Tuesday, October 1, 2019

Psychometry: Science, pseudoscience and make-belief

Let's take a quick glance at psychometry. Personality tests abound, and they've even invaded organizations' HR departments as a means of determining who "fits" and who doesn't. This, I claim, is something we shouldn't use in agile organizations - as these models are dangerous.
tl;dr:
Be careful what you get yourself into with psychometry. Chances are you're falling for something that could cause a lot of damage. Educate yourself before getting started!
Appealing, yet scientifically dangerous: The "Four Color Personality Types"
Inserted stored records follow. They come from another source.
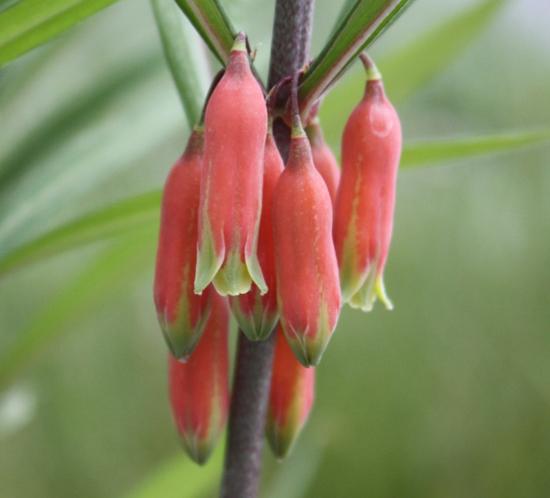 Picture of Polygonatum kingianum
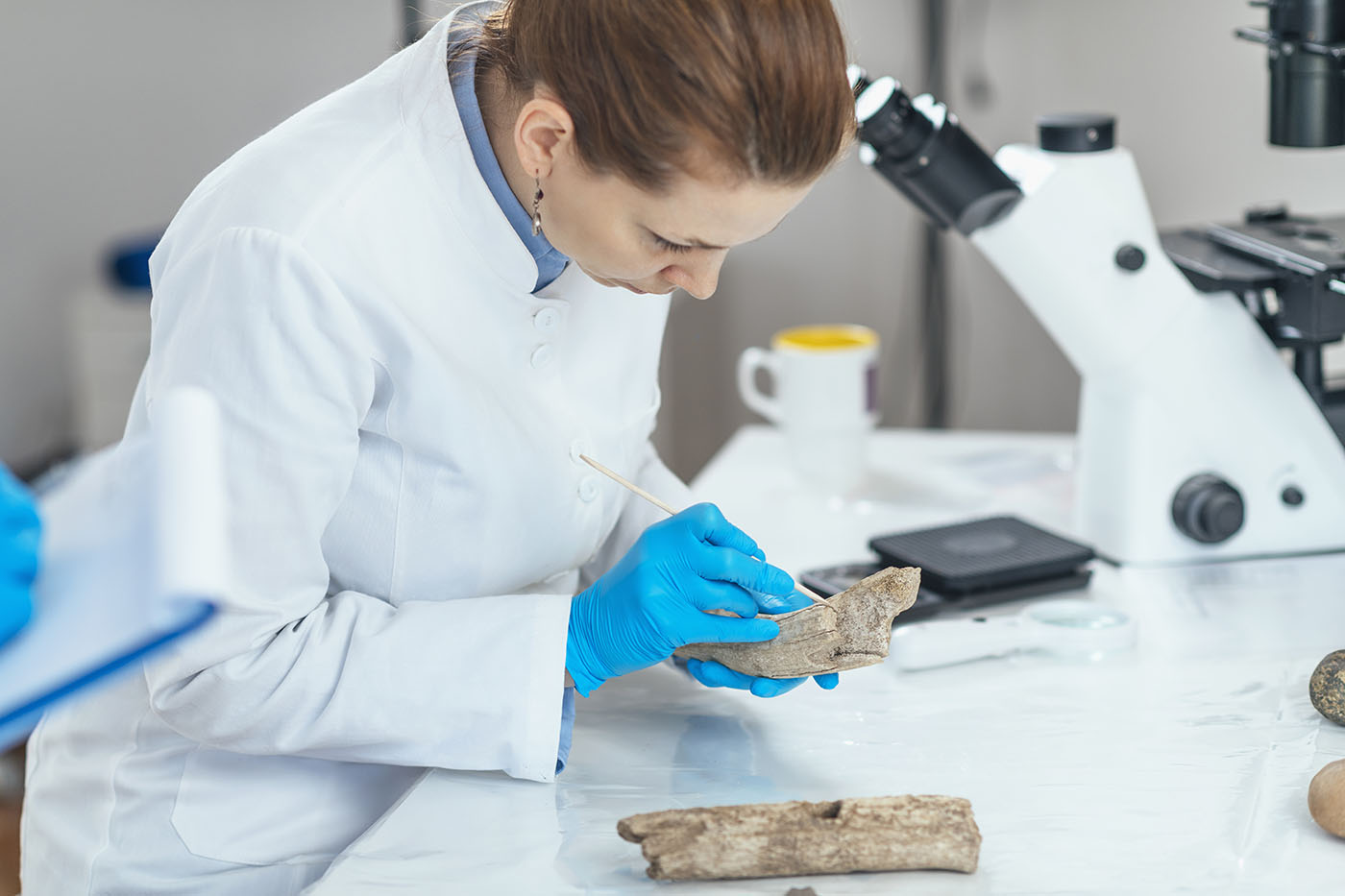 How To Become A Forensic Anthropologist Career And Salary Information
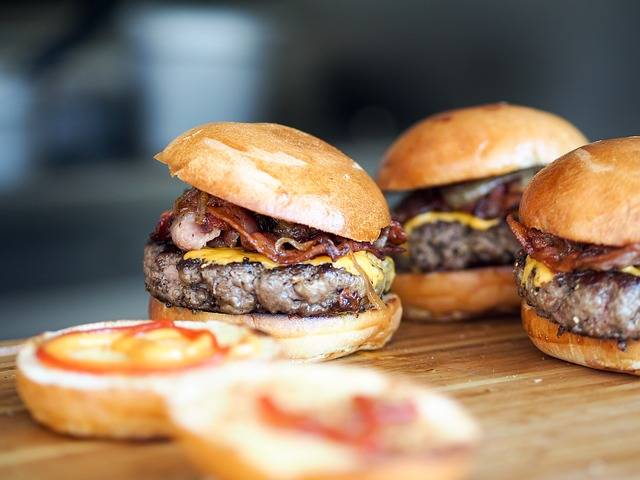 Free photo: Burger, Fast Food, Hamburger - Free Image on Pixabay - 731298 (7346)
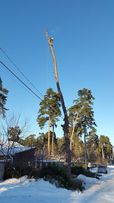 Спил, удаление, обрезка деревьев любой сложности, услуги бензопилы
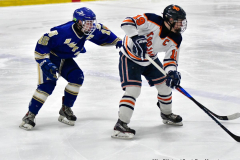 CIAC Ice Hockey; L.H.- H-K, Cogin. 8 vs Newtown 1 - Photo # (733)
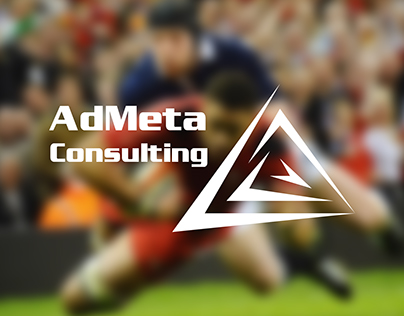 AdMeta Consulting graphic project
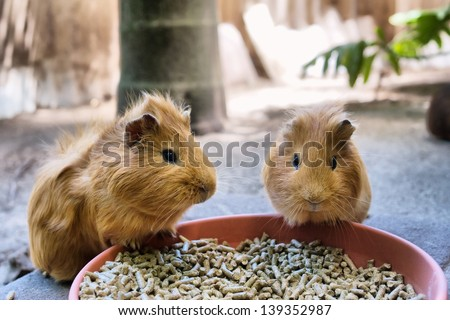 Two cute guinea pigs are having meal. Shot in South Africa.  - stock photo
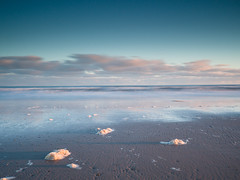 """Findhorn Sea Foam • <a style=""""font-size:0.8em;"""" href=""""http://www.flickr.com/photos/26440756@N06/24380343673/"""" target=""""_blank"""">View on Flickr</a>"""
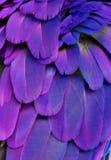 Πορφυρά και μπλε φτερά Στοκ Εικόνες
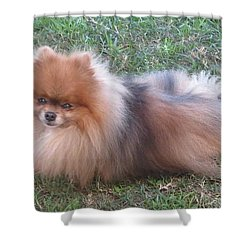 Pretty Pom Shower Curtain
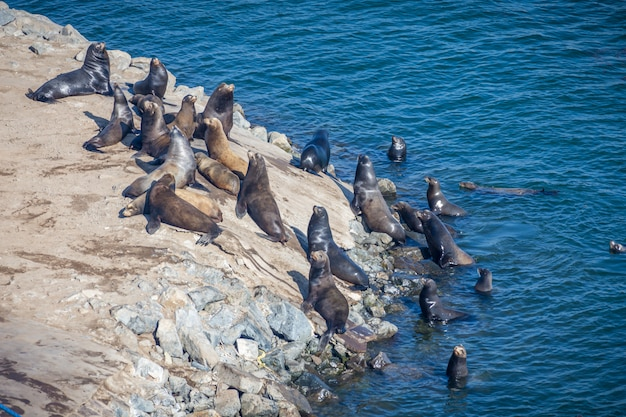 Fur seals in the usa swimming on a sunny day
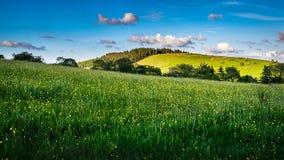 Wiesen und Hügel auf Frühjahr lizenzfreies stockbild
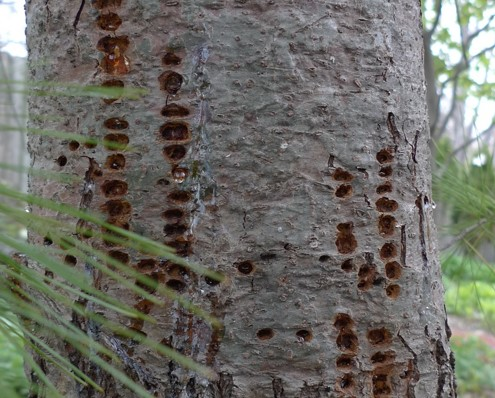 How to Tell If My Trees Are Being Attacked by Pests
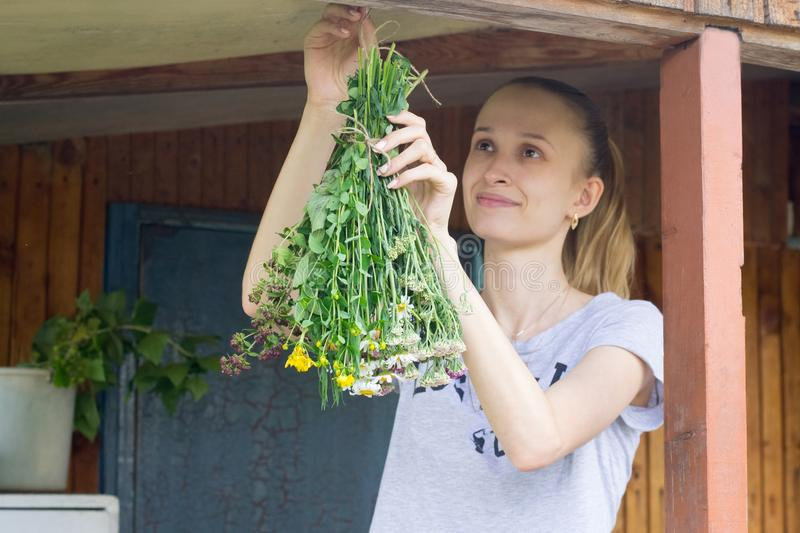 Young woman hang herbs to dry royalty free stock image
A brief history of  Psychometry

I will take a look at the models which survived history and are still around and in use today.

MBTI

In 1917, Katharine Cook Briggs and Isabel Briggs-Myers published a model which we now know as "MBTI", Myers-Briggs Type Indicator. with 4 traits in 2 different shapes each - resulting in 16 personality types.

DISC

In 1928, William Marston was tasked by the US Military to figure out why people with the same training still had different behaviour. The model identifies four key characteristics - D,I,S and C. Oddly enough, while the original model had "Dominance, Inducement, Submission and Compliance", today people can't even seem to agree what the acronym actually abbreviates.
Today, we see terms like Influence, Steadfastness, Conscientuousness as alternate labels - which means that depending on which meaning you assign to a letter, your scores would have a totally different meaning!

The Big Five (OCEAN)

In 1984, psychologists took a renewed interest in psychometry and Goldberg e.a. proposed the "Big Five" factors, Openness, Conscientuousness, Extraversion, Agreeableness and Neuroticism.
OCEAN spawned a few models on their own:

Occupational Personality Questionnaire (OPQ)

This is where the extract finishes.